# expat to NZ



## wanderer46 (Jan 4, 2011)

okay and hello,
I'm retired and don't want to work to get into NZ. I can support myself,pay for my own health care, I've had several trips to NZ and I love it! But in reality do I have a chance or do I need to start being realistic and looking elsewhere to get out of the States 
Thanks to all of you out there who have any suggestions for me


----------



## topcat83 (Apr 16, 2009)

wanderer46 said:


> okay and hello,
> I'm retired and don't want to work to get into NZ. I can support myself,pay for my own health care, I've had several trips to NZ and I love it! But in reality do I have a chance or do I need to start being realistic and looking elsewhere to get out of the States
> Thanks to all of you out there who have any suggestions for me


Hi Wanderer - welcome to the Forum.

There is a category for investors who want to retire to NZ - but it ain't cheap! You'll need $1.25 million up front, and another $60k per year. See Temporary Retirement Category


----------



## wanderer46 (Jan 4, 2011)

hey, top cat, thanks for the info. I was afraid it was going to be bad news so I'll now cross NZ off my list of possibilities. I want out of the US for a couple of years soooooo are there any suggestions now that NZ it not going to be the place. thanks to all of you with ideas


----------

★ ★ ★ ★ ★

* Objective 1 *
For each post in the forum thread above, give the username and the date shown beside it in the post heading.

★ ★ ★ ★ ★

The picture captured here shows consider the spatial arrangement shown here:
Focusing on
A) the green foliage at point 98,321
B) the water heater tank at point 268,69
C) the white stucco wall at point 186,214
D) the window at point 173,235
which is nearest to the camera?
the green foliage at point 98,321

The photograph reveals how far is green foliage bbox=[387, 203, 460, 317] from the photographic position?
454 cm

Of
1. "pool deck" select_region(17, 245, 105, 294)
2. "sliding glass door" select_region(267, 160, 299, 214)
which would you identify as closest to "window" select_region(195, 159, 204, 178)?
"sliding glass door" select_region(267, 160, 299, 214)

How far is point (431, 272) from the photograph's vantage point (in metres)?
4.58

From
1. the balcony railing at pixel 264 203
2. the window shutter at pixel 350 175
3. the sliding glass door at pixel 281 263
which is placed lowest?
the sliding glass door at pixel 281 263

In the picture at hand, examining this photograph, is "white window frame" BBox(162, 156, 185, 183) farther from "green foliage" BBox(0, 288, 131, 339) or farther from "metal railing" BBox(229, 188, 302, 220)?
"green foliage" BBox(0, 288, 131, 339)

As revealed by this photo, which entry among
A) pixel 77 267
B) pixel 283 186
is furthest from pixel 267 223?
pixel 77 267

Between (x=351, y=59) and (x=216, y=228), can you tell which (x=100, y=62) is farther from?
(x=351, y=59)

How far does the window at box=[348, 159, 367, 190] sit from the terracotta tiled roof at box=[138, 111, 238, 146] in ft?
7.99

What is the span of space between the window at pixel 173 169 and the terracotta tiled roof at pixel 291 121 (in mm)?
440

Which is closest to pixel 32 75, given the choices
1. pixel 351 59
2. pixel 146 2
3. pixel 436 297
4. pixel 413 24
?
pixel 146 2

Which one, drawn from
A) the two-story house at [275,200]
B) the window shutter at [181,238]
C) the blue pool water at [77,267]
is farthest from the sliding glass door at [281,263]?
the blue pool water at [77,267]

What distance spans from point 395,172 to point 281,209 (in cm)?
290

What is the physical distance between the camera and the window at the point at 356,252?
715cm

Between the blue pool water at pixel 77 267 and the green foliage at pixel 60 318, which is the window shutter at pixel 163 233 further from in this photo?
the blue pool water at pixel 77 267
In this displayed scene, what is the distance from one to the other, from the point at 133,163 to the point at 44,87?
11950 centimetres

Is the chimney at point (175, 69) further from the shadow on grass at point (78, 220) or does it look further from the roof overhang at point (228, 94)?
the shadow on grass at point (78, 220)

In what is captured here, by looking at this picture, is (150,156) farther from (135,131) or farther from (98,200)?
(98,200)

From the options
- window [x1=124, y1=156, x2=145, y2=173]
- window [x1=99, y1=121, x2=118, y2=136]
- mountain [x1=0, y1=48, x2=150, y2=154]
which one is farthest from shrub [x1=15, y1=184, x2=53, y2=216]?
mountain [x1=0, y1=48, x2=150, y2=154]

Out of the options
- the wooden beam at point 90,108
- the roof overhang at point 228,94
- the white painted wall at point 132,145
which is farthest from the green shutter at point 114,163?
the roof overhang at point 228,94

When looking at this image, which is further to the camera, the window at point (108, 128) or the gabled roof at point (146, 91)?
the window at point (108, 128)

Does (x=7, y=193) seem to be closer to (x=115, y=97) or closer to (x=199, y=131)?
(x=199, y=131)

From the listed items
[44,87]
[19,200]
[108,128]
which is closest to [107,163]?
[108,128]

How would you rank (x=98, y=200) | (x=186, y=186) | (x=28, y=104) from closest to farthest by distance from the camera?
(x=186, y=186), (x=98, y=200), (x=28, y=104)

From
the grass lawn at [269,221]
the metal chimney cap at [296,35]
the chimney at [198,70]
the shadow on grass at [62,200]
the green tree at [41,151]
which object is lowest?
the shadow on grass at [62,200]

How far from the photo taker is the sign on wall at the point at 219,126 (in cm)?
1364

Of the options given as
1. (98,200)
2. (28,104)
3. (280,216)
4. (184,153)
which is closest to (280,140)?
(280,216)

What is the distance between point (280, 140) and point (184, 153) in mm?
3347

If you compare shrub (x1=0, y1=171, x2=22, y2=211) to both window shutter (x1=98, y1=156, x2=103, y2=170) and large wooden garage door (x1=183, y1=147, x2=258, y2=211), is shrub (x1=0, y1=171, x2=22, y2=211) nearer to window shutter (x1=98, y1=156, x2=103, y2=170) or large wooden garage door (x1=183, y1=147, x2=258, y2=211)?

★ ★ ★ ★ ★

* Objective 2 *
Copy out the rows word for word, beginning with the line that contains "How far from" and ending with the last line of the rows. Include both of these lines.

* Answer 1 *
1. wanderer46 (Jan 4, 2011)
2. topcat83 (Apr 16, 2009)
3. wanderer46 (Jan 4, 2011)

* Answer 2 *
How far from the photo taker is the sign on wall at the point at 219,126 (in cm)?
1364

Of the options given as
1. (98,200)
2. (28,104)
3. (280,216)
4. (184,153)
which is closest to (280,140)?
(280,216)

What is the distance between point (280, 140) and point (184, 153) in mm?
3347

If you compare shrub (x1=0, y1=171, x2=22, y2=211) to both window shutter (x1=98, y1=156, x2=103, y2=170) and large wooden garage door (x1=183, y1=147, x2=258, y2=211), is shrub (x1=0, y1=171, x2=22, y2=211) nearer to window shutter (x1=98, y1=156, x2=103, y2=170) or large wooden garage door (x1=183, y1=147, x2=258, y2=211)?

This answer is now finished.